The procedural law that we are dealing with in this post is actually the law surrounding appeals.  Specifically, when the federal government is a party in an appeal, a party has 60 days to appeal a district court’s ruling.  However, when the federal government is not a party in an appellate proceeding, a party only has 30 days to appeal.  This federal rule of appellate procedure clearly applies to Miller Act claims.  

How Do Miller Act Appeals Work?

Since Miller Act claims are on federal projects but suits under the Act must be filed against the surety, it is easy to see why a party might be confused as to which limitation – the 30-day limit or the 60-day limit – applies.  However, making the correct decision is imperative if a party wishes to proceed with its appeal.

A recent case heard by the Eleventh Circuit, U.S. ex rel. Postel Erection Group, L.L.C. v. Travelers Casualty and Surety Company of America, clarifies which limitation applies.  Although its reasoning is complicated, the ruling has important consequences for parties appealing trial court orders dismissing their Miller Act claims.

Under the Act, prime contractors must post two bonds.  The first bond protects the federal government from failure to perform.  This bond is called a performance bond.  The second bond protects the subcontractor, and is called a payment bond.  Unpaid subcontractors or material suppliers, therefore, file a claim payment, bond.

Furthermore, looking carefully at how the parties are named in this case, you’ll notice that the plaintiff in the case is “U.S. ex rel. Postel Erection Group, L.L.C.”  The Latin phrase “ex rel.” can be translated of “in the name of” or “on behalf of.” The Miller Act itself requires that parties bring suit “in the name of the United States.”  Hence, the “ex rel.” exists in the plaintiff’s name in this case.

The Miller Act itself requires that parties bring suit “in the name of the United States.

If you’re still able to follow all this legalese, it would appear that since “U.S.” appears in the very title of the suit, as plaintiff, the United States is a party to the lawsuit and thus the 60-day requirement on filing appeals applied.  The plaintiff in this case, Postel Erection, thought as much, since it waited 55 days to file its appeal.
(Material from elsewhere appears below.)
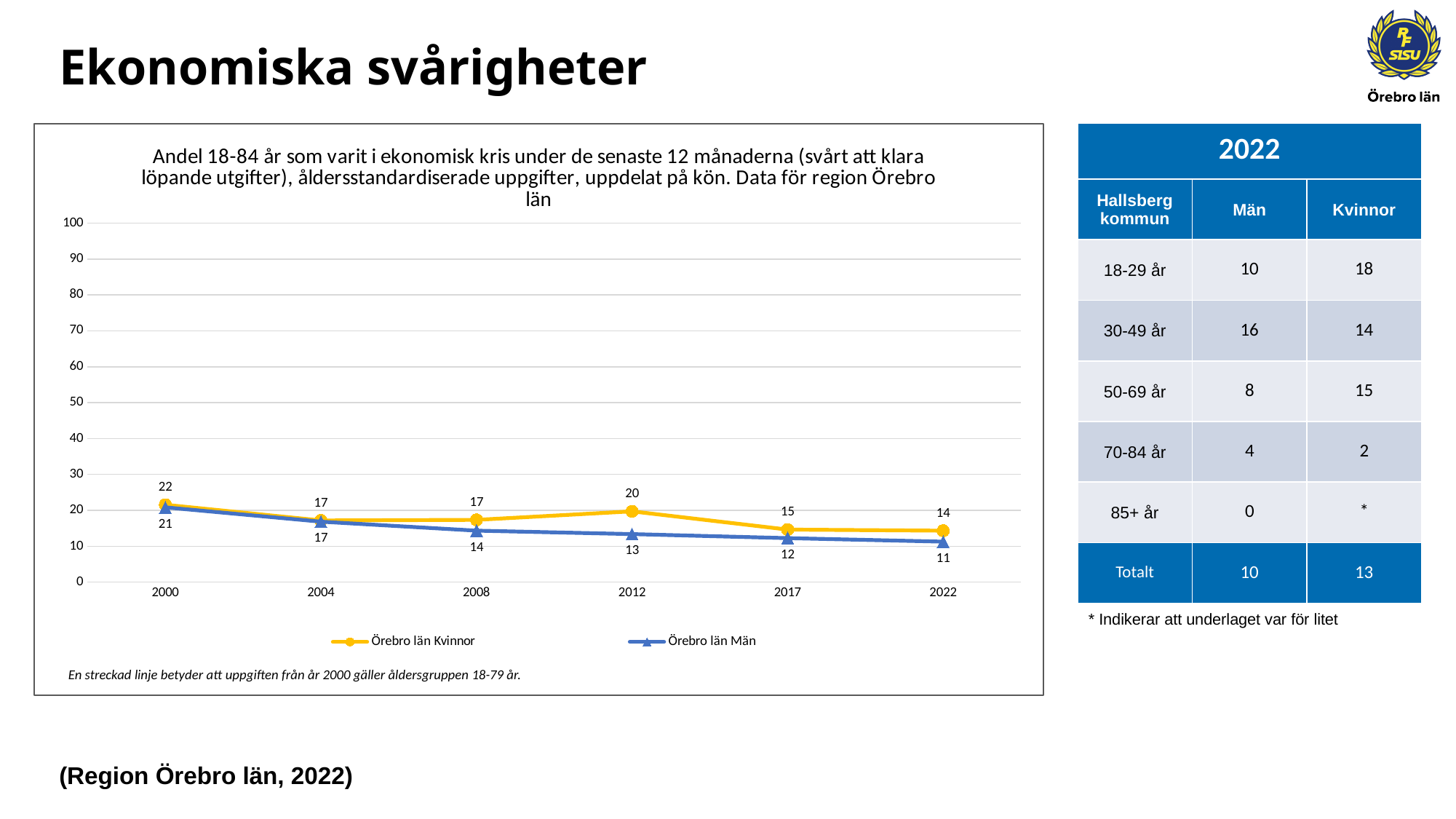
What is the value for Örebro län Män in 2000? 21 In which year is the value for Örebro län Män lowest? 2022 What type of chart is shown on the slide? line chart What is the value for Örebro län Män in 2022? 11 How many years are plotted along the x axis of the chart? 6 What is the value for Örebro län Kvinnor in 2012? 20 Does the value for Örebro län Män rise or fall from 2000 to 2022? fall Which colour is used for the Örebro län Kvinnor line in the chart? yellow In which year is the value for Örebro län Kvinnor highest? 2000 Which series has the larger value in 2008, Örebro län Kvinnor or Örebro län Män? Örebro län Kvinnor What is the difference between Örebro län Kvinnor and Örebro län Män in 2012? 7 How many series does the chart legend list? 2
In its reply, the surety argued that the 30-day limit, not the 60-day limit applied, and since Postel had missed the 30-day limit, the court should dismiss its appeal.

The court distinguished between “nominal parties” and “real parties”

In its opinion, the Eleventh Circuit agreed with the surety and held that the 30-day limit applied.  The court distinguished between “nominal parties” and “real parties” in its reasoning.  In Miller Act claims, the U.S. is merely a nominal party since it is named as a formality only.  Furthermore, United States did not formally intervene in the case nor ever show an “active” interest in the litigation.  Since the U.S.’s involvement in this case was “in name only,” the court held that it was a nominal party.  Thus, due to the fact that the 60-day limit only applies when the United States has real interest in the litigation, the 60-day limit did not apply and instead the 30-day limit did.  Because Postel waited 55 days to file its appeal when it only had 30 days by law, the court dismissed Postel’s appeal.

Take-Aways from Postel Erection

This case is somewhat complicated for people who are not trained in appellate procedure.  So what should non-attorneys take away from this case?

The major lesson unpaid subcontractors and material suppliers can learn from Postel is that unless the United States has intervened or taken an active interest in the case, the subcontractor or supplier only has 30 days to appeal.  As the court noted, “a party [such as the United States in a Miller Act claim] can be named in the caption of a complaint without necessarily becoming a party to the action.”

Thus, if the district court issues a ruling that an unpaid subcontractor or supplier doesn’t agree with, it should appeal within 30 days or potentially lose the right to appeal forever.